In this work the vat gene in APEC induces the formation of intracellular vacuoles with cytotoxic effects similar to those caused by the VacA toxin of Helicobacter pylori. The frequency of vat has been reported as 10%, 34% and 95% [19,20,23]. In this work, vat was detected in 13% of the isolates and it is located in pathogenicity island (PAI).
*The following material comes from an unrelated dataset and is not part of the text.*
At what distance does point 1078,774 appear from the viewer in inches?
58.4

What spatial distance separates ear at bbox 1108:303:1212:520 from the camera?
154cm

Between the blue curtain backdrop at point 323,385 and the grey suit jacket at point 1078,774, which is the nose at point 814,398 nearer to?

It has been proposed that PAI acquisition is the main mechanism of the evolution of pathogens, under this pattern one could explain the genetic diversity of APEC.
The pathogenicity in APEC is multigenetic, the number of genes involved and the combinations between them is what probably increases the virulence, so it is important to analyze these combinations and define molecular pathotypes.
Mobile genetic elements such as PAIs and some plasmids contribute to bacterial virulence because they harbor specific genes. In this study, the ColV plasmid was detected in 91% of the isolates, in other studies it has been reported from 53 to 67% [2,26,27]. The combined detection of the tsh, iss, iroN and cvaC genes suggests the presence of ColV plasmids; in this study the iss, iroN and cvaC combination was 69.5%, while iss, tsh and cvaC decreased to 34.7%. This could be explained by the fact that iss and iroN, along with other genes, are located in the conserved region in APEC’s pColV, while tsh is located in the variable region and is flanked by elements of IS1, suggesting its high mobility. The isolates YA21 and YA2 did not show cvaC, but they showed the iss-iroN or tsh-iss combinations, which were amplified from plasmid DNA, suggesting the presence of non- ColV virulence plasmids. The importance of the presence of virulence genes in plasmids lies in the development of new strains due to the transfer of mobile genetic elements.
Based on the phylogenetic classification of E. coli, it was expected that most of the APEC isolates belonged to the phylogenetic groups B2 and D, however it should be noted that 34.7% of the isolates are derived from group B1, in the same proportion as from group B2. In addition, the number of virulence genes was similar in both groups with an average of seven genes, which is not in agreement with that described for group B1, which is mainly formed by commensal strains. Zhao et al. , reported that 40% of APEC isolates analyzed belong to group A, which has also been classified as commensal strains and IPEC; likewise, Jeong et al.  found high percentages of APEC isolates within groups A and B. Under this, it is assumed that the classification of E. coli in phylogenetic groups per se, does not allow differentiating the commensal strains of the ExPEC strains and suggests that the phylogenetic origin of the APEC isolates is diverse.